* Start Passage shown *
Classic Computer Magazine Archive ANTIC VOL. 4, NO. 5 / SEPTEMBER 1985

HACKERS FOREVER!

Computer heroes or criminal vandals?

by NAT FRIEDLAND, Antic Editor

As you may have noticed, the word "hacker" does not appear very often in Antic Magazine. That's because there are at least three conflicting definitions of hackers and it can get very confusing.

Personally we're most comfortable with the earliest good-guy definition-hackers simply as skilled, intensely committed programmers.

But not long afterward, elements of the "nerd" lifestyle got added onto the definition. Hackers were often thought of as being socially inept and completely losing track of time during their marathon sessions at the computer.

And of course in recent years the public has come to see hackers primarily as maliciously mischievous teenagers who break into high security mainframe computer systems and vandalize them. In other words, the "WarGames" movie definition.

In this essay we will look at three major new books that use all these conflicting hacker definitions and more. . . And ultimately we'll seek to understand what hackers have really meant in the revolutionary development of personal computing.

PART I: HERO HACKERS

HACKERS
by Steven levy
Anchor Press/Doubleday
501 Franklin Avenue
Garden City, NY 11530
458 pages, hardcover
$17.95
Steven Levy covers technology for "Rolling Stone" and he has taken the high road in his evaluation of hacking. The subtitle of his book Hackers clearly shows his viewpoint-"Heroes of the Computer Revolution."

The approach is in the tradition of Tom Wolfe's The Right Stuff and Tracy Kidder's Soul of a New Machine. There's a kind of breathlessly amazed quality to the writing, as the style pushes to reveal significant meanings out of gritty real-life details.

Hackers is divided into three parts. The first (and best) part covers the dawn of hacking at Massachusetts Institute of Technology starting in the late '50s.

Getting started as a hacker in those days was not as simple as buying (or getting your parents to buy) a personal computer.

The only computers in existence were huge, hulking, air-conditioned mainframes that were ridiculously crude and puny by today's standards. The conversion from punch-card batch programming to more interactive video terminals was just getting underway.
* End Passage shown *
* Start Extracted information *
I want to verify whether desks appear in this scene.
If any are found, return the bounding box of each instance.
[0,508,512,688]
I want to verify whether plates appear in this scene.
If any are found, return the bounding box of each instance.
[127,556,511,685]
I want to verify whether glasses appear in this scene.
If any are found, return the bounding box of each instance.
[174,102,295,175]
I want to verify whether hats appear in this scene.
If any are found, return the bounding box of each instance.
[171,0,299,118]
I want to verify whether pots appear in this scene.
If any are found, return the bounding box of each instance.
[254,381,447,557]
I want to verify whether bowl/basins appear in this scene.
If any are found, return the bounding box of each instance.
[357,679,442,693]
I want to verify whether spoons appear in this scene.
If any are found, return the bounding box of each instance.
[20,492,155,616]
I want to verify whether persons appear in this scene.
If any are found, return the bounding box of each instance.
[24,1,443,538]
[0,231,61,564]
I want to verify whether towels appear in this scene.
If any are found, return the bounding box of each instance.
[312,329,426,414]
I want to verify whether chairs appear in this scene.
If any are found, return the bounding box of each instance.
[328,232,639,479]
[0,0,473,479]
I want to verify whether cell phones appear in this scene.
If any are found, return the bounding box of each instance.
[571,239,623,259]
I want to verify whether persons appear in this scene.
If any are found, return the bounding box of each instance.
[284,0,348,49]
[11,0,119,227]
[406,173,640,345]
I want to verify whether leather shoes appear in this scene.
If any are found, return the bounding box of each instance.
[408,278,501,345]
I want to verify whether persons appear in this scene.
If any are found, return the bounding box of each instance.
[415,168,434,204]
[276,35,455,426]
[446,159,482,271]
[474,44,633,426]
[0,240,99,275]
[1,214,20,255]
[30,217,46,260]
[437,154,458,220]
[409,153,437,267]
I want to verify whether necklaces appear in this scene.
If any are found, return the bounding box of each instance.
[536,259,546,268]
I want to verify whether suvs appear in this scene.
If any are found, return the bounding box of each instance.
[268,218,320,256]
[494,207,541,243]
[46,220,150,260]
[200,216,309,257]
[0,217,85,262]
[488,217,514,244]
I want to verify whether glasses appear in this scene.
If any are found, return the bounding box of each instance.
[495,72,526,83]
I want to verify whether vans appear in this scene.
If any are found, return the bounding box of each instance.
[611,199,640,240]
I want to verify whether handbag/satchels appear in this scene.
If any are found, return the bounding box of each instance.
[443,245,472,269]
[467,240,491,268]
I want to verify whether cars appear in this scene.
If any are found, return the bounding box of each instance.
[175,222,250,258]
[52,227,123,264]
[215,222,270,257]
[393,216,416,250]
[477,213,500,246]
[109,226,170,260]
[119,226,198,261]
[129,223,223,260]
* End Extracted information *
▸ **Work to do**
1. In the hackers essay, what subtitle does Steven Levy's book carry?
2. Reproduce the stretch of the hackers essay from "The approach is" through "the late '50s.".
The lines here have no connection to the hackers essay.

▸ **Full answers**
1. "Heroes of the Computer Revolution."

2.
The approach is in the tradition of Tom Wolfe's The Right Stuff and Tracy Kidder's Soul of a New Machine. There's a kind of breathlessly amazed quality to the writing, as the style pushes to reveal significant meanings out of gritty real-life details.

Hackers is divided into three parts. The first (and best) part covers the dawn of hacking at Massachusetts Institute of Technology starting in the late '50s.